Physics informed neural networks for solar magnetic field simulations

When (times in MT)
Wed, Mar 15 2023, 2pm - 1 hour
Event Type
Speaker
Robert Jarolim
Affiliation
Univ. of Graz, Austria
Building & Room
CG1-3131 in-person & virtual

This is an in-person & virtual talk.

While the photospheric magnetic field of our Sun is routinely measured, its extent into the upper solar atmosphere (the corona) remains elusive. The 3D distribution of the coronal magnetic field is essential to understand the genesis and initiation of solar eruptions and to predict the occurrence of high-energy events from our Sun.

We present a novel approach for coronal magnetic field extrapolation using physics informed neural networks.
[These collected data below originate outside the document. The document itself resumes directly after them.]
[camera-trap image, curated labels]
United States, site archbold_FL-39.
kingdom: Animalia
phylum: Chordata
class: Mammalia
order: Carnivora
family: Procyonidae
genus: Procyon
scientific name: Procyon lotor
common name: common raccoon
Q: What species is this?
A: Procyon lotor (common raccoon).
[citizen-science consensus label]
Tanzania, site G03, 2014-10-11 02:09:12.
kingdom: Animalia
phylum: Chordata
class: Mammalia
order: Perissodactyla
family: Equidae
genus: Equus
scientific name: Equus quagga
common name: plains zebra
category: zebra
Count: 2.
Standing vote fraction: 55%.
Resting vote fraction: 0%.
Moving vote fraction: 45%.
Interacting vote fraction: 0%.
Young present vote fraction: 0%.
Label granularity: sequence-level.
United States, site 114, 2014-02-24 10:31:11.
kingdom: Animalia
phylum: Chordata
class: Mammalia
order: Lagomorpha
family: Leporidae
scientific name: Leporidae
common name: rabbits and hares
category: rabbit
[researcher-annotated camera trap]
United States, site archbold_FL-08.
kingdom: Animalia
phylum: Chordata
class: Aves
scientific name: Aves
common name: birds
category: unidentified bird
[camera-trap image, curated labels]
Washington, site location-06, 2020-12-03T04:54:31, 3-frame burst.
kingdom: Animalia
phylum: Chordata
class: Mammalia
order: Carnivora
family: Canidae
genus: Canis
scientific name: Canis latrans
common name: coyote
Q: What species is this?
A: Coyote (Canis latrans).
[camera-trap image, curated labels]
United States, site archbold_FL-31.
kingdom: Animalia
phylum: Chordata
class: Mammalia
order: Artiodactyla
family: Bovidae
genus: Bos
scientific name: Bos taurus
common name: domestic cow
The neural network is optimized to match observations of the photospheric magnetic field vector at the bottom-boundary, while simultaneously satisfying the force-free and divergence-free equations in the entire simulation volume. We demonstrate that our method can account for noisy data and deviates from the physical model where the force-free magnetic field assumption cannot be satisfied.

We utilize meta-learning concepts to simulate the evolution of the active region 11158.Our simulation of 5 days of observations at full cadence, requires about 12 hours of total computation time. The derived evolution of the free magnetic energy and helicity in the active region, shows that our model captures flare signatures, and that the depletion of free magnetic energy spatially aligns with the observed EUV emission. With this we present the first method that can perform realistic magnetic field extrapolations in quasi real-time, which enables advanced space weather monitoring.

We conclude with an outlook on our ongoing work where we extend this approach to create a new class of MHD simulations, that can flexibly incorporate additional observational constraints and perform fast computations.

About the Speaker

Robert Jarolim is a PhD student at the University of Graz in Austria and employed in the EU Horizon 2020 project – SOLARNET, which relates to the development of the European Solar Telescope.

With a background in Physics and Computer Science, both of which he graduated with distinction, Robert has made notable contributions to the field of AI in solar physics, particularly in the areas of automatic feature detection, solar image enhancement, and quality assessment. His research has been recognized with the prestigious national award of excellence.

Roberts research topics include coronal holes, solar flares, ground-based solar observations, and 3D reconstructions of the solar corona. His current research focuses on developing simulations powered by neural networks. His latest publication explores the use of physics-informed neural networks to model the behavior of the solar magnetic field, which is the topic of today's presentation.